▶ **Stated goal 1**
In the data rows, from the line with "Annotate any visible luggages." up to and including the end of the rows, switch "Annotate" to "Mark" and leave everything else unchanged.

>> BEGIN Text excerpt

# Plow drops on its own!



## cbeaur (Dec 23, 2010)

I have a MM2 8'. Plow started dropping on its own last night. Not slowly, drops as if u were lowering it to plow. Any ideas where to start?


----------



## NICHOLS LANDSCA (Sep 15, 2007)

stuck valve


----------



## cubanb343 (Dec 13, 2007)

X2 on the valve. check fisher's website for your application. Your lift valve is sticking open and allowing the oil to flow back out of the ram, thus dropping the blade. I just went thru it


----------



## cbeaur (Dec 23, 2010)

Lift valve, meaning one of the 3 solenoid like cartridges in the plastic box? Or the entires lift piston?
thanks!


----------



## ColvinsPS (Oct 16, 2010)

Probably a valve behind one of those cartridges. You can normally buy them separately at our local plow supply shop.


----------



## cbeaur (Dec 23, 2010)

Thanks. So those cartridges are the valves?


----------



## cbeaur (Dec 23, 2010)

Well, still drops on its own! Changed the valve "cartridge" S1 for the up and down feature. Flushed out pistons put new filter in and fresh oil. Sucker still drops maybe 4 out out of 10 ups. Someone has told me that if i changed the S1 and it still lowers i might have an internal leak valve? Any other ideas?


----------



## no lead (Dec 10, 2008)

try a different controler.


----------



## cbeaur (Dec 23, 2010)

thats my next step. any recommendations where to buy online?


----------



## no lead (Dec 10, 2008)

i would find someone that has a similar plow and try theirs. any good plow dealer should let you try a new one before you randomly buy one.


----------



## no lead (Dec 10, 2008)

i would find someone that has a similar plow and try theirs. any good plow dealer should let you try a new one before you randomly buy one. a western control is the same.


----------



## Clint S (Feb 12, 2008)

Do you have a fish stick??? Last season my plow would drop suddenly when driving down the road, truck just sitting ect. It would only happen if the power was on. It finally got so bad it would drop and put itself into float on its own when backing up after a push. Took the stick apart several times with no fix. It was probably the circuit board, but for $100 extra I got the new style controller without the mode button and not only did it fix the problem, but it is a better all around set up.


----------



## B&B (Nov 4, 2006)

Raise it up and disconnect the controller for a while while transporting. If it stops dropping you found the culprit.

Not uncommon for water/ice in the grill connector to cause it either.


----------

>> END Text excerpt

▶ **Stated goal 2**
Write out the plow thread word for word, from "Do you have" up to and including "around set up.".

>> BEGIN Extracted material

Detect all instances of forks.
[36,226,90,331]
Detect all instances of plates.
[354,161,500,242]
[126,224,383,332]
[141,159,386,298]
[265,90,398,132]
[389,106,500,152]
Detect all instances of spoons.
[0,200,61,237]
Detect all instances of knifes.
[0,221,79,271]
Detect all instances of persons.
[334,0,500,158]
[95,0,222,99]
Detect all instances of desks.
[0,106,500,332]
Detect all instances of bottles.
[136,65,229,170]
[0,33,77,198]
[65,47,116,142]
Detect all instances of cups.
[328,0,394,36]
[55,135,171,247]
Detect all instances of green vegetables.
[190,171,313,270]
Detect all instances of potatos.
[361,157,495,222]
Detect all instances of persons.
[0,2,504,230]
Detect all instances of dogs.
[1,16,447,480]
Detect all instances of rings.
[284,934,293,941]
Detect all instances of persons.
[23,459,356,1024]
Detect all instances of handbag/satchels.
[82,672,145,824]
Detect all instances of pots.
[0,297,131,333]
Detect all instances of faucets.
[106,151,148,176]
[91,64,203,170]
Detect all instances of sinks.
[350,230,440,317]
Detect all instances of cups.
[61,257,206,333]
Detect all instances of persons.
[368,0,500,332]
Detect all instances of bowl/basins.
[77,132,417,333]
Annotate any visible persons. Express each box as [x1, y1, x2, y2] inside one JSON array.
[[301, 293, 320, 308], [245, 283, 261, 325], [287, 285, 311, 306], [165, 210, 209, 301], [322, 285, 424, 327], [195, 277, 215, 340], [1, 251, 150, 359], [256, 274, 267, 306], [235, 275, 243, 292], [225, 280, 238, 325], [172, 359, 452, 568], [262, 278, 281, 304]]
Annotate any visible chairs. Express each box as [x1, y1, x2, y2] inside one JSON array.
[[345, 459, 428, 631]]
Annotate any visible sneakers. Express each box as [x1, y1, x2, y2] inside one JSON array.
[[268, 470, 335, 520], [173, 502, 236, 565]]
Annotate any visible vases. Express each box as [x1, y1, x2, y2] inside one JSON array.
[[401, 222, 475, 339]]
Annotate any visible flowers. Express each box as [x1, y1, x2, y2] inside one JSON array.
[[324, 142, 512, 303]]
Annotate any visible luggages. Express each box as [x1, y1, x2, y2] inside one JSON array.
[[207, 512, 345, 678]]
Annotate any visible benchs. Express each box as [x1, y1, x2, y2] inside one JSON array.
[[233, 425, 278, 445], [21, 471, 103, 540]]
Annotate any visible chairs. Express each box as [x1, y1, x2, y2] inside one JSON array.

>> END Extracted material

▶ **Reply 1**
Mark any visible luggages. Express each box as [x1, y1, x2, y2] inside one JSON array.
[[207, 512, 345, 678]]
Mark any visible benchs. Express each box as [x1, y1, x2, y2] inside one JSON array.
[[233, 425, 278, 445], [21, 471, 103, 540]]
Mark any visible chairs. Express each box as [x1, y1, x2, y2] inside one JSON array.

▶ **Reply 2**
Do you have a fish stick??? Last season my plow would drop suddenly when driving down the road, truck just sitting ect. It would only happen if the power was on. It finally got so bad it would drop and put itself into float on its own when backing up after a push. Took the stick apart several times with no fix. It was probably the circuit board, but for $100 extra I got the new style controller without the mode button and not only did it fix the problem, but it is a better all around set up.